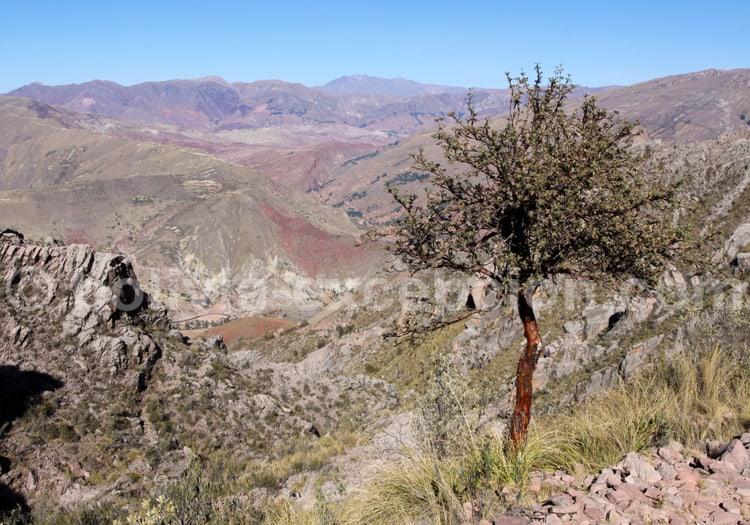 La queñua, réserve nationale Eduardo Avaroa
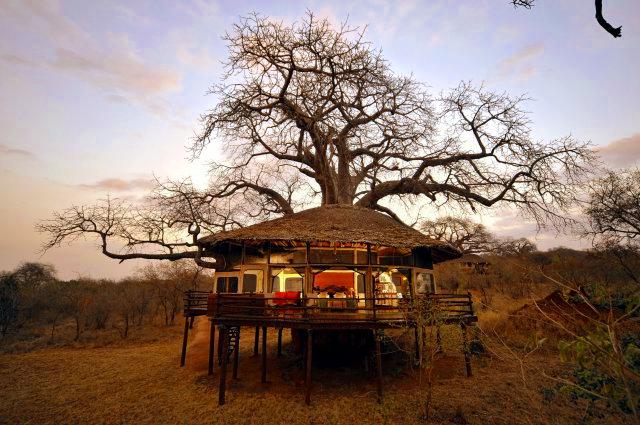 phoca_thumb_l_tree house lit inside
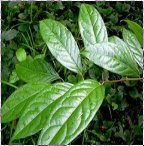 b caapi plants and root for sale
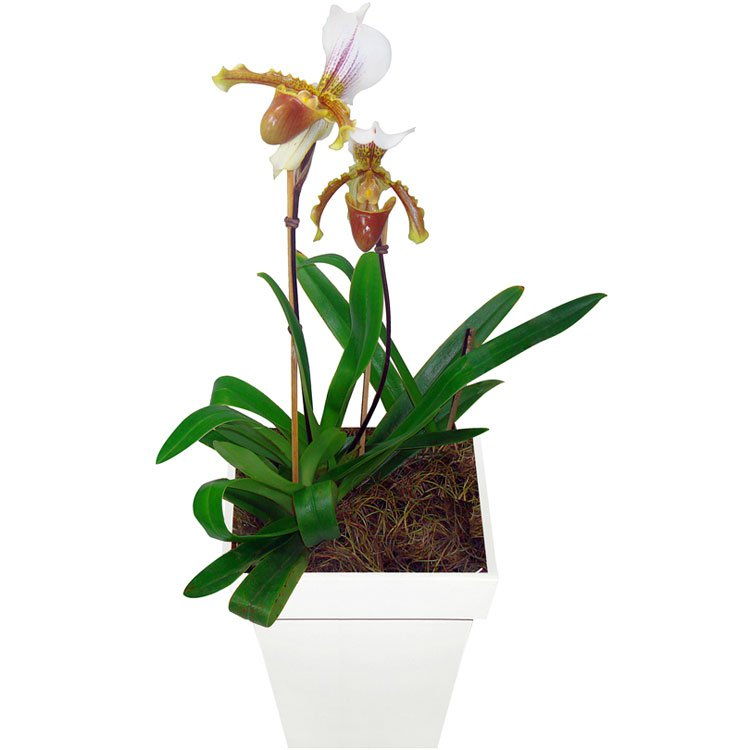 Orquidea Sapatinho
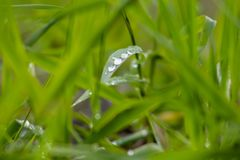 De dalingen van het water op groen gras royalty-vrije stock afbeeldingen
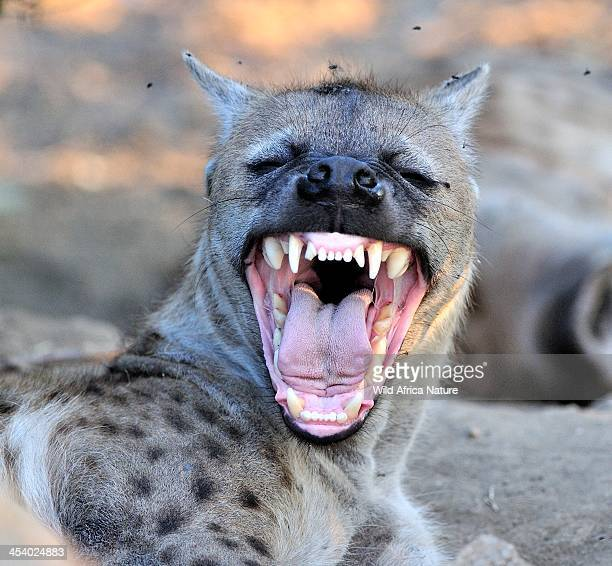 Hyena mother showing her teeth.
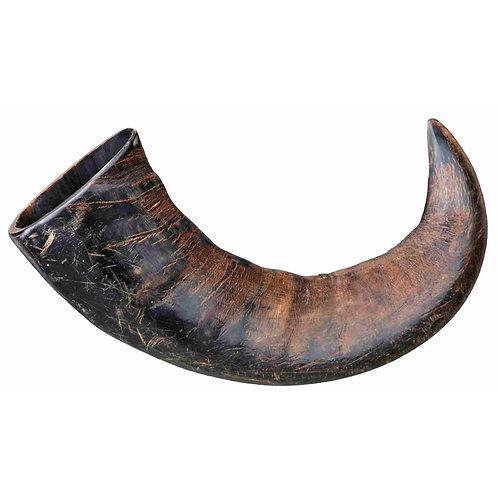 Corno de Bufalo para mascar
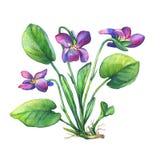Illustration von wohlriechenden wilde Blume der Veilchen englischen Märzveilchen, Violaodorata Stockfotografie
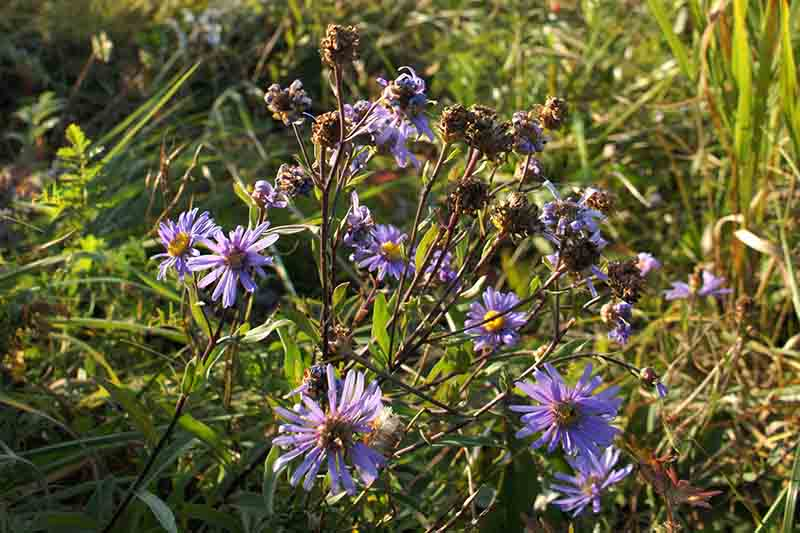 A close up of a purple aster plant going to seed in the garden, pictured in bright sunshine on a soft focus background.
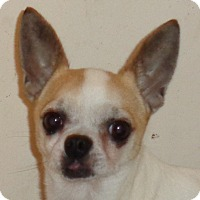 Adopt A Pet :: Skippy - Crump, TN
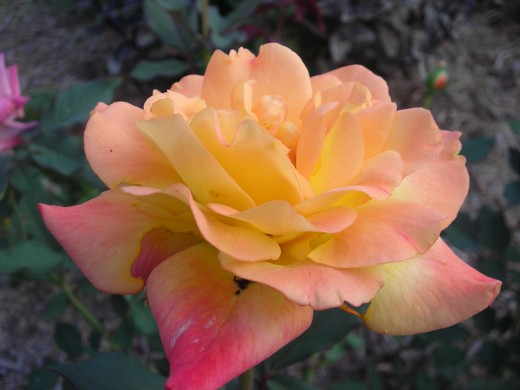 Rio Samba Hybrid Tea Rose: A Very Prolific Bloomer.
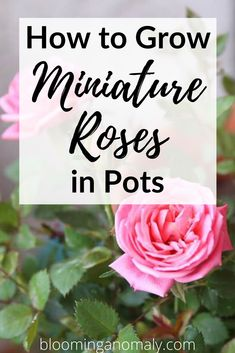 If you love roses but don't have the space, grow miniature roses. Grow miniature roses in pots outdoors on your patio or porch. Click on the pin to learn how to grow miniature roses. #miniatureroses #miniaturerosesoutdoors #miniaturerosesbush #miniaturerosesinpots Beautiful Flowers Garden, Amazing Flowers, Ground Cover Roses, Drift Roses, Floribunda Roses, Rose Care, Traditional Roses, Dry Plants, Growing Roses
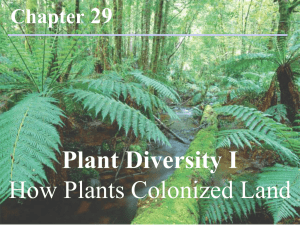 Chapter 29 Plant Diversity I How Plants Colonized Land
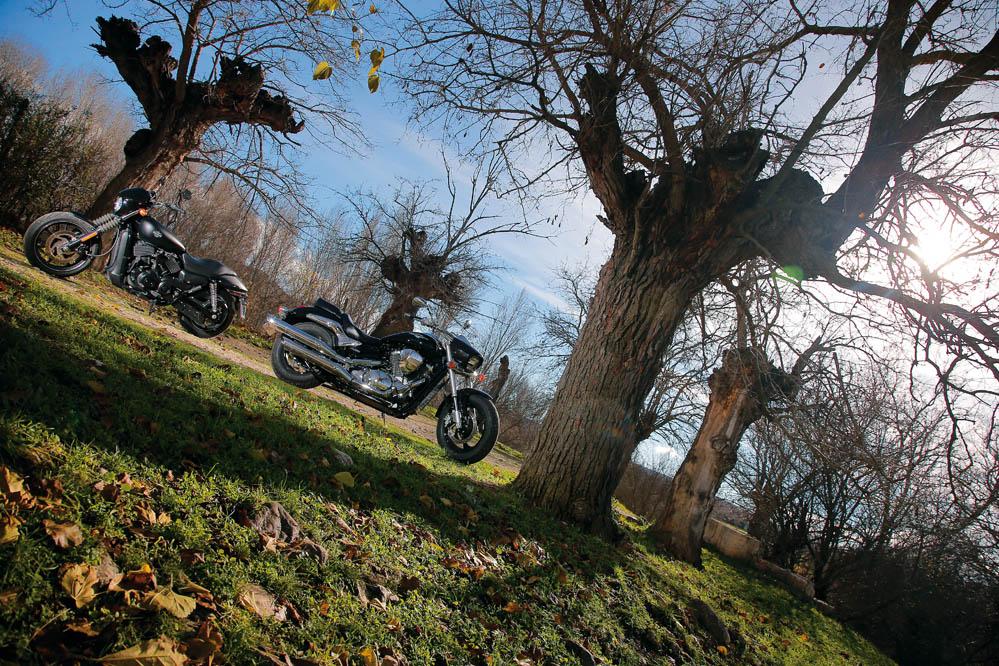 Comparativa Custom: Harley-Davidson Street 250 y Suzuki Intruder M800. Galería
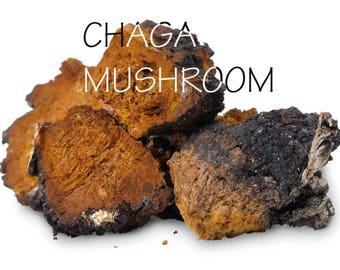 100g Chaga, Chaga mushroom, Siberian chaga
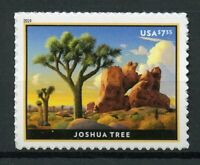 USA 2019 MNH Joshua Tree National Park 1v S/A Set Trees Parks Tourism Stamps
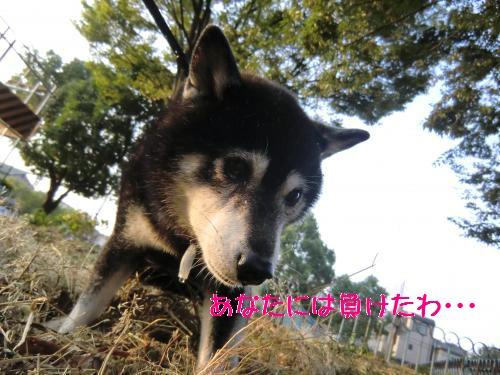 2010_0919_062236-CIMG1085_convert_20100919192518[1]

• • •

## ABOUT THIS TASK
Without including any image, reproduce the full listing above as written.

## SOLUTION
 La queñua, réserve nationale Eduardo Avaroa
 phoca_thumb_l_tree house lit inside
 b caapi plants and root for sale
 Orquidea Sapatinho
 De dalingen van het water op groen gras royalty-vrije stock afbeeldingen
 Hyena mother showing her teeth.
 Corno de Bufalo para mascar
Illustration von wohlriechenden wilde Blume der Veilchen englischen Märzveilchen, Violaodorata Stockfotografie
 A close up of a purple aster plant going to seed in the garden, pictured in bright sunshine on a soft focus background.
 Adopt A Pet :: Skippy - Crump, TN
 Rio Samba Hybrid Tea Rose: A Very Prolific Bloomer.
 If you love roses but don't have the space, grow miniature roses. Grow miniature roses in pots outdoors on your patio or porch. Click on the pin to learn how to grow miniature roses. #miniatureroses #miniaturerosesoutdoors #miniaturerosesbush #miniaturerosesinpots Beautiful Flowers Garden, Amazing Flowers, Ground Cover Roses, Drift Roses, Floribunda Roses, Rose Care, Traditional Roses, Dry Plants, Growing Roses
 Chapter 29 Plant Diversity I How Plants Colonized Land
 Comparativa Custom: Harley-Davidson Street 250 y Suzuki Intruder M800. Galería
 100g Chaga, Chaga mushroom, Siberian chaga
 USA 2019 MNH Joshua Tree National Park 1v S/A Set Trees Parks Tourism Stamps
 2010_0919_062236-CIMG1085_convert_20100919192518[1]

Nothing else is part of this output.